**TEXTO EXTRAÍDO**:
______
Laura Valentina Méndez Serrano
Estudiante de ciencia política Universidad del Tolima
l pasado 7 de junio, el senador y precandidato presidencial Miguel Uribe Turbay fue víctima de un atentado con arma de fuego. Lo más escalofriante del caso es que el autor del disparo fue un menor de apenas 14 años. Escuchar esto no solo estremece: es una radiografía descarnada del estado del país. Un niño disparando a quemarropa a una figura política debería estremecernos hasta lo más profundo. Sin embargo, presenciamos una vez más un acto de violencia que parece ya no sorprendernos. Se ha convertido en una vieja enfermedad nacional que se filtra por las rendijas más vulnerables de la sociedad.
Este hecho no solo conmociona por la víctima —porque, claro, es inquietante y doloroso que la política en Colombia siga traduciéndose en guerra—, sino también por su victimario. Aunque muy lejos de ser inocente, no deja de ser un niño. El menor, según se ha conocido, fue un joven conflictivo que participó brevemente en el programa “Jóvenes en Paz”, impulsado por el gobierno Petro. A pesar de ello, terminó convertido en sicario. ¿Qué falló entonces? ¿El programa? ¿La familia? ¿La escuela? ¿El Estado? La respuesta más honesta es que fallamos todos. Y lo más grave: lo sabíamos.
______
**MATERIAL**:

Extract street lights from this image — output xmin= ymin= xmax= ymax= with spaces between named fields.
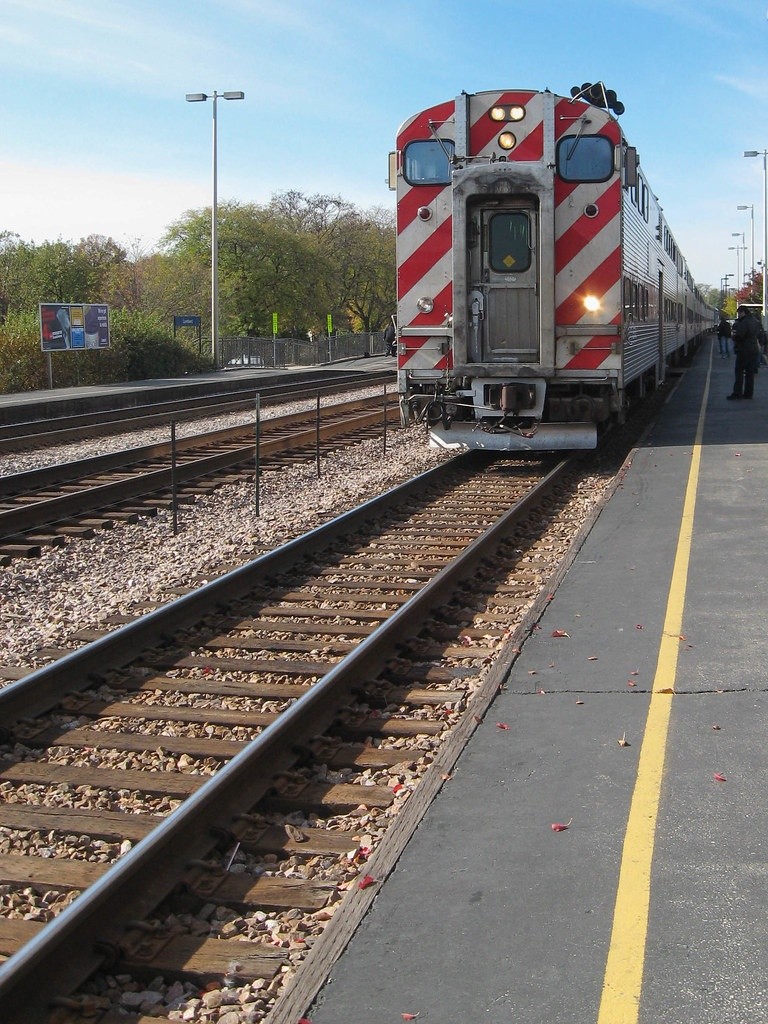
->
xmin=185 ymin=90 xmax=245 ymax=370
xmin=728 ymin=245 xmax=740 ymax=291
xmin=721 ymin=274 xmax=735 ymax=309
xmin=737 ymin=204 xmax=754 ymax=304
xmin=732 ymin=232 xmax=745 ymax=289
xmin=742 ymin=149 xmax=768 ymax=336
______
Reproduce, sin cambiar nada, el fragmento del texto extraído que va desde "Laura Valentina Méndez" hasta "de la sociedad.", este último incluido. El material no hace falta para resolver esto.

Laura Valentina Méndez Serrano
Estudiante de ciencia política Universidad del Tolima
l pasado 7 de junio, el senador y precandidato presidencial Miguel Uribe Turbay fue víctima de un atentado con arma de fuego. Lo más escalofriante del caso es que el autor del disparo fue un menor de apenas 14 años. Escuchar esto no solo estremece: es una radiografía descarnada del estado del país. Un niño disparando a quemarropa a una figura política debería estremecernos hasta lo más profundo. Sin embargo, presenciamos una vez más un acto de violencia que parece ya no sorprendernos. Se ha convertido en una vieja enfermedad nacional que se filtra por las rendijas más vulnerables de la sociedad.